Review by Danny Gaisin
The Brott Festival ended the season with Stravinsky’s Весна священная» (Vesna svyashchennaya) or – “RITE OF SPRING”. Four years ago, the same organization scored a top of the year’s “TOP TEN” list with a creative & innovative rendering of the composer’s “Firebird”. Legend has it that while composing same, Stravinsky’s mind evoked images of an ancient Russian fable about the season; dancing maidens & sacrifice…the rite of spring. This year’s entry differed, it was a composite evening.
The concert began with a technically proficient but indifferent and non-exciting Firebird suite. No imagery and a rather unmotivated Academy orchestra. All this changed with Weber’s ‘Spectre de la Rose’. The music is familiar as ‘Invitation to the Dance’ which elucidates a brief musical tale about strangers at a ball. He approaches her; they chat; they dance – and it’s ‘see ya around’. “Spectre”, originally choreographed by Fokine is about the same dame but dreaming about dancing with a rose! Could be prickly – like porcupines necking! No Diaghilev diving through a window, BUT…Jillian Vanstone & Patrick Lavoie spell-binding both the muse and this scribe. The orchestra performed faultlessly; the duo – effortless, lithe, fluid, and revelatory of the legend. The usage of a chair subbing for a four-poster was a creative alternative. Vanstone & Lavoie then interpreted another Fokine creation – the duet from Chopin’s Les Sylphides. No story – just ballet and exquisitely construed. I’m not a dance maven but even a philistine like yours- truly could appreciate the beauty and devotion needed to achieve such a level of expertise.

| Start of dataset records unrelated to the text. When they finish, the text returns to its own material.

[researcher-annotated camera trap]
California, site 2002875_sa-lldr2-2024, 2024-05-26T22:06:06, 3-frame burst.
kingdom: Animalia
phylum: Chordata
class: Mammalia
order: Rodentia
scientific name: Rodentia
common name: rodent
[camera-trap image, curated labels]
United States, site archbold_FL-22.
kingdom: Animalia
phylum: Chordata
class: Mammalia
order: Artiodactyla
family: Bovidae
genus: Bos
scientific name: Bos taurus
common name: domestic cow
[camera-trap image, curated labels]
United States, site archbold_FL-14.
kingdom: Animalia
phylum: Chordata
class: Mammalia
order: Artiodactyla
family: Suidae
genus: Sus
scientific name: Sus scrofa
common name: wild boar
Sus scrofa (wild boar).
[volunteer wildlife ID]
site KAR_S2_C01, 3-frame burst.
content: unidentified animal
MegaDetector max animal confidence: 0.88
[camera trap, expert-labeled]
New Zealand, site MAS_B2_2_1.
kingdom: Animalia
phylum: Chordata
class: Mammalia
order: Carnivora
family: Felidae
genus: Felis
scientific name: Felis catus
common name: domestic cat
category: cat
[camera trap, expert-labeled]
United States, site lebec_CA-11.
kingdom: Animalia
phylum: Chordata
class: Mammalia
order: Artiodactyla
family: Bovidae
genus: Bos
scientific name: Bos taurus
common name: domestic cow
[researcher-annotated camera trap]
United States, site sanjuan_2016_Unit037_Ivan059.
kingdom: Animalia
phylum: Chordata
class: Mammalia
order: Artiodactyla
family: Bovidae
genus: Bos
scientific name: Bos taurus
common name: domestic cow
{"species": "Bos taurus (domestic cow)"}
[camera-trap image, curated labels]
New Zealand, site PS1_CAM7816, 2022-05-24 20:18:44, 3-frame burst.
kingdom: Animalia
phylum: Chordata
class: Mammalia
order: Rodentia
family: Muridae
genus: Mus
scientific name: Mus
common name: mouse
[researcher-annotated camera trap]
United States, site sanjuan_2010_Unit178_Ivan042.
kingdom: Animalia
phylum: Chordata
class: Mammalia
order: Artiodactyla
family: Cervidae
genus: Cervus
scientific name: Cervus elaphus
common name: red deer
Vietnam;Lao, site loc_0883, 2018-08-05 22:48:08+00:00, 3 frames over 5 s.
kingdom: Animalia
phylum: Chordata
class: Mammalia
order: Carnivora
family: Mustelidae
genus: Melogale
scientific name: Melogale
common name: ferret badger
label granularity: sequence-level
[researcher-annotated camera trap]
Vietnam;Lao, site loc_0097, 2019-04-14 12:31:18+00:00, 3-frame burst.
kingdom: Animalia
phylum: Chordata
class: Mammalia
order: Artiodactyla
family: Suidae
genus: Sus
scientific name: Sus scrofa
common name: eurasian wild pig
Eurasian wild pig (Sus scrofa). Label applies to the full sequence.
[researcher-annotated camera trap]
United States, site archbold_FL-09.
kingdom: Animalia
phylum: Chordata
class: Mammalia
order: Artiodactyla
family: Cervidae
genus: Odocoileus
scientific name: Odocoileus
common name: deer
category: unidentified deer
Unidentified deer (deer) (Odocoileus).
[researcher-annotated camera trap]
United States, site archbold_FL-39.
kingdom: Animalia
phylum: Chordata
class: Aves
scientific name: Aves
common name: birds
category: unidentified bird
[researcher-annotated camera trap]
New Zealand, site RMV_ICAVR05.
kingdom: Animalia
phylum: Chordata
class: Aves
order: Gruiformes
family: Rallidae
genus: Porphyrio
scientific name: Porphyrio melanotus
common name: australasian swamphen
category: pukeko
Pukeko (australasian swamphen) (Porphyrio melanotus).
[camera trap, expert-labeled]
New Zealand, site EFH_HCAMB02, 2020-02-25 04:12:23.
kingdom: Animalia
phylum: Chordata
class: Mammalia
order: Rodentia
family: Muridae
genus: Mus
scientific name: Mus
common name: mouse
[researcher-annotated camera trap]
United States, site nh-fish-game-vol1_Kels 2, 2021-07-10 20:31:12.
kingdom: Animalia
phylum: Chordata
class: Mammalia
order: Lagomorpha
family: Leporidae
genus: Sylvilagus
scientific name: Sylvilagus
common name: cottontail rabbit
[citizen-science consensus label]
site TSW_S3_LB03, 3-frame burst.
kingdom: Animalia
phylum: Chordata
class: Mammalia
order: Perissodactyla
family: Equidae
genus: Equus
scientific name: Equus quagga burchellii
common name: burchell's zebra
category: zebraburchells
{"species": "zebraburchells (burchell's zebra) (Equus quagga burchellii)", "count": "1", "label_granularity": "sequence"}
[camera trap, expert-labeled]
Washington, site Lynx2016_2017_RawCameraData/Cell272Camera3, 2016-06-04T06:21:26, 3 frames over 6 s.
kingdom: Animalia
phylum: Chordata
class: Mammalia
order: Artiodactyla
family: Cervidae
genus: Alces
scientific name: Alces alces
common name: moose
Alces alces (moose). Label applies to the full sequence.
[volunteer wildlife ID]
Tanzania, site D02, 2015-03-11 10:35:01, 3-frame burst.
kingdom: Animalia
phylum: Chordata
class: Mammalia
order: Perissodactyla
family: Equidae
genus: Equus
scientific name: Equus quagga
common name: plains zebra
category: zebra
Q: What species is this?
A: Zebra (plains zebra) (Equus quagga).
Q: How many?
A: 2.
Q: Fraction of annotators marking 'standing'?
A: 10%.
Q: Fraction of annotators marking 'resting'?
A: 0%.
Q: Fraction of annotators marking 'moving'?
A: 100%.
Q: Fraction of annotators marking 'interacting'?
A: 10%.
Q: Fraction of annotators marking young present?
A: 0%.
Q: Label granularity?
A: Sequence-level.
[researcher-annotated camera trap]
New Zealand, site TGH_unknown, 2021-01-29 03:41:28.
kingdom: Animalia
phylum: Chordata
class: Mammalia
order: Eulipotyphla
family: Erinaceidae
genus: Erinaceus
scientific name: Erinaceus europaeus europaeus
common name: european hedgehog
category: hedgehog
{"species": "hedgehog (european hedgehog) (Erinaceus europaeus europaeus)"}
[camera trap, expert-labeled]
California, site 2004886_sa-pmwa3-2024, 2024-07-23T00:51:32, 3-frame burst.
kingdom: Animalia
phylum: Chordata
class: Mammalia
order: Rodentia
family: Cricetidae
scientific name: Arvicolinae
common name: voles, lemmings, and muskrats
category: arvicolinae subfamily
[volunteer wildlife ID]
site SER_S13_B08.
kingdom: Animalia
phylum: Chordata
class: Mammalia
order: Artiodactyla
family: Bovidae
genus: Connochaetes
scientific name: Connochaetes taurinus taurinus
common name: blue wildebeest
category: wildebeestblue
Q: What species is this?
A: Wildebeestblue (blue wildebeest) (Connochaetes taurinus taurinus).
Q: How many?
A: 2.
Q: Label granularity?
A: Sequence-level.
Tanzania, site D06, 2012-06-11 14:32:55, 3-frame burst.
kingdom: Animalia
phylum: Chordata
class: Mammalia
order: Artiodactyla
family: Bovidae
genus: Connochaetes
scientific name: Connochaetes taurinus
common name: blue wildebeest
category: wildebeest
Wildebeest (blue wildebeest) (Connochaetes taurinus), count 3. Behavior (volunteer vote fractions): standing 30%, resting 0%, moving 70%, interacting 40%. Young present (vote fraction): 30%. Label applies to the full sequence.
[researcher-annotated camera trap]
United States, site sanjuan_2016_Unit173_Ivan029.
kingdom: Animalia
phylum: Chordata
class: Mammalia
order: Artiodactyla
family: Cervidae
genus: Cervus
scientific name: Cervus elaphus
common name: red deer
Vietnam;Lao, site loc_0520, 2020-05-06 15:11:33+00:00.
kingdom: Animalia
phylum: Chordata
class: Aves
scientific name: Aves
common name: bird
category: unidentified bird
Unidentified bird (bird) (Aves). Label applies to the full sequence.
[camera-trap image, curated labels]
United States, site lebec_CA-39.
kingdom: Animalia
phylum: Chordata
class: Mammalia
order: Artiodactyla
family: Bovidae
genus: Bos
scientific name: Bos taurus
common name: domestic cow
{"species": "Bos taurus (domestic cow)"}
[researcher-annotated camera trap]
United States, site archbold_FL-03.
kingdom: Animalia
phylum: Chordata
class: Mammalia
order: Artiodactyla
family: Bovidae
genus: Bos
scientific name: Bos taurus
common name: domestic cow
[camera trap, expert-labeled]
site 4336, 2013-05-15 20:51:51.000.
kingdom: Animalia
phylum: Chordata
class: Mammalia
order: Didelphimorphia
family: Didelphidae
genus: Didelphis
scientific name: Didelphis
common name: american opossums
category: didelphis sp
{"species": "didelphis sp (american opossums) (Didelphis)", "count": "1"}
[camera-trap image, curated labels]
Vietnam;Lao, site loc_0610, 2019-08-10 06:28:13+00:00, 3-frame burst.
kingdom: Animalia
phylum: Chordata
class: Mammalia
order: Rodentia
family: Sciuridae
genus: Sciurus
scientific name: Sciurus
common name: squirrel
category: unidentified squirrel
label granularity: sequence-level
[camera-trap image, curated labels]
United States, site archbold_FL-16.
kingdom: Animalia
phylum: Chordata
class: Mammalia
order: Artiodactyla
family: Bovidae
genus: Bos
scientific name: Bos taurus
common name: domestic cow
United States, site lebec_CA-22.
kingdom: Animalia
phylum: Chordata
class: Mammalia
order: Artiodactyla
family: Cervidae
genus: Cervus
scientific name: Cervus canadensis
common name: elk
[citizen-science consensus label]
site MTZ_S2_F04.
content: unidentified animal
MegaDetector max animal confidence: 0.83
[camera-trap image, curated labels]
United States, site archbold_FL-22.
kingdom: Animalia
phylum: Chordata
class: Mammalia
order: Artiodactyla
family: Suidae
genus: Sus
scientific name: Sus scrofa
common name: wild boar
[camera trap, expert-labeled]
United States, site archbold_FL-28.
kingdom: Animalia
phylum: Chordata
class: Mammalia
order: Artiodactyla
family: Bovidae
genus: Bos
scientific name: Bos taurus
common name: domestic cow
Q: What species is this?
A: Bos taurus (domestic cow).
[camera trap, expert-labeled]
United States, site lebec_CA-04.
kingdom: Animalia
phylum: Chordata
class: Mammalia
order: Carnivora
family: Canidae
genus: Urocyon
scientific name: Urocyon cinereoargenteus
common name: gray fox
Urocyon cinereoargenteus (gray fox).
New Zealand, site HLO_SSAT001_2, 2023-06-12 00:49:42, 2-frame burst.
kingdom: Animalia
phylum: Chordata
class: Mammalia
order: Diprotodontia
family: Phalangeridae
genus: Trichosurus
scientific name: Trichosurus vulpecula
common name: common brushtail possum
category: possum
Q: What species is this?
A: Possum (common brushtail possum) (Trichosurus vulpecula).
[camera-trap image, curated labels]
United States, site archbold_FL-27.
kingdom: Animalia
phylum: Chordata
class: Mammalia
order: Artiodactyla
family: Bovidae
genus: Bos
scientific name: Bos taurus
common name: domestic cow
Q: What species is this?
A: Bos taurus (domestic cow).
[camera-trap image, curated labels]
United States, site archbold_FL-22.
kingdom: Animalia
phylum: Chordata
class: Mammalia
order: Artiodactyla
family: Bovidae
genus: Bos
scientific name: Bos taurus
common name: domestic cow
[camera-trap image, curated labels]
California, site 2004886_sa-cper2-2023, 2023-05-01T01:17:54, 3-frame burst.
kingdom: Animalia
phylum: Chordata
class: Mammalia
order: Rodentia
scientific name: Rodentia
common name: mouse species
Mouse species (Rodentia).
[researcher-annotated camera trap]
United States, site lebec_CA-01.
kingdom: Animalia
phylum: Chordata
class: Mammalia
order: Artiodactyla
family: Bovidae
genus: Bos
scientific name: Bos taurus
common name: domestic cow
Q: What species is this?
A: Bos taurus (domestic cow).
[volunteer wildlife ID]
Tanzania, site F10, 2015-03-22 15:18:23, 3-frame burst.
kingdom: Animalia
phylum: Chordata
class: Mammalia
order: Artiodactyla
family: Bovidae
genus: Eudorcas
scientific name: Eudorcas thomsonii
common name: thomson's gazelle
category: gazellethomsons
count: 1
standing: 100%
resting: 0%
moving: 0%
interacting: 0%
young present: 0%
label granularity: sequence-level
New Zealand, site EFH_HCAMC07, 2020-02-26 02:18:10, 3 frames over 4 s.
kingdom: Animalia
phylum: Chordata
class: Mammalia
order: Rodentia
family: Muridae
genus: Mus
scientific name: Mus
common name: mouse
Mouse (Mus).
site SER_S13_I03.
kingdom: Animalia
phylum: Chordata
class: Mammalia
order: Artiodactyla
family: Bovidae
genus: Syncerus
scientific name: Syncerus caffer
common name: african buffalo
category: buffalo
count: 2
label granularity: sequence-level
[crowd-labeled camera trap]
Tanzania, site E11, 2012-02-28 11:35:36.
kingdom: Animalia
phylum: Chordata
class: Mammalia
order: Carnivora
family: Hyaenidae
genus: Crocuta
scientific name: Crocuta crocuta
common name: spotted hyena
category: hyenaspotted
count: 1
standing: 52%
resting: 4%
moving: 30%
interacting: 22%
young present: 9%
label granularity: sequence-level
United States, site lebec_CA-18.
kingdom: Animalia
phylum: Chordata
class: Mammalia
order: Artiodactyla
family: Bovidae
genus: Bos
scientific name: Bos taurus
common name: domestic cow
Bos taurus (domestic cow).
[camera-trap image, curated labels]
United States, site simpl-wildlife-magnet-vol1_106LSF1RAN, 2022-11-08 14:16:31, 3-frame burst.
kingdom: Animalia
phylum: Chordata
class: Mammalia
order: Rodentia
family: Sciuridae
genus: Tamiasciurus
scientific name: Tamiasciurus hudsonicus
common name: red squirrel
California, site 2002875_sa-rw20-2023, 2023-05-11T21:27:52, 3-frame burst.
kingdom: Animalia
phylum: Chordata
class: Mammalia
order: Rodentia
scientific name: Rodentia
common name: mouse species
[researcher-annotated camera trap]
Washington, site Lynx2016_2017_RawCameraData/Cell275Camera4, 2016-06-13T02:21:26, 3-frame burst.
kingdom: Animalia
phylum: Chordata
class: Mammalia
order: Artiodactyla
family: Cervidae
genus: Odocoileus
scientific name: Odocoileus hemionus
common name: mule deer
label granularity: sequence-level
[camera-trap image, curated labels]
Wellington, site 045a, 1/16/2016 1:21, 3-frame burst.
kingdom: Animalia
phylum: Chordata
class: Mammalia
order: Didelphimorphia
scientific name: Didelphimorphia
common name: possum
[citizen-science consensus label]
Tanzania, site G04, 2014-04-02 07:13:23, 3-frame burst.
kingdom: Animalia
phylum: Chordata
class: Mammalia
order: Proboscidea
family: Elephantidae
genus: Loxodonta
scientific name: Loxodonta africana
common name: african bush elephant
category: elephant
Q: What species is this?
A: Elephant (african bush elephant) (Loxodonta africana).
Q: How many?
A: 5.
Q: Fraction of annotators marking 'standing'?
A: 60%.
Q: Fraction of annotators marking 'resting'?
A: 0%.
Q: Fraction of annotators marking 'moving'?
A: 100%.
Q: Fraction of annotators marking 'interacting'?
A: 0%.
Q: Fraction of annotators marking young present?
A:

The Rite of Spring was a shocker to its early 20th century audience. An introductory theme foretelling what’s ahead steers to kidnapping and rituals. These lead to the arrival of the local gurus who select a sacrificial virgin who then dances herself to death. Just like a plot from ‘Criminal Minds© ‘. Performing this composition is a test of technical mettle; but conducting it – a supreme challenge. Ben Kepes understated the oeuvre, gradually intensifying the reading. We noticed that he has developed the confidence to impose his own imprimatur while on the podium. Both his and Brott’s demands on the brasses and especially the percussion sections greatly enhanced the overall impact of the work. To interpret this scenario, the Brott folks recruited B-Boy StuntZ and B-boy Tricky TroubleZ – professional break dancers. Disclosure: – neither Terry nor I have previously seen head dancing; spinning and acrobatics such as what the pair displayed. Quite an evening; quite a season!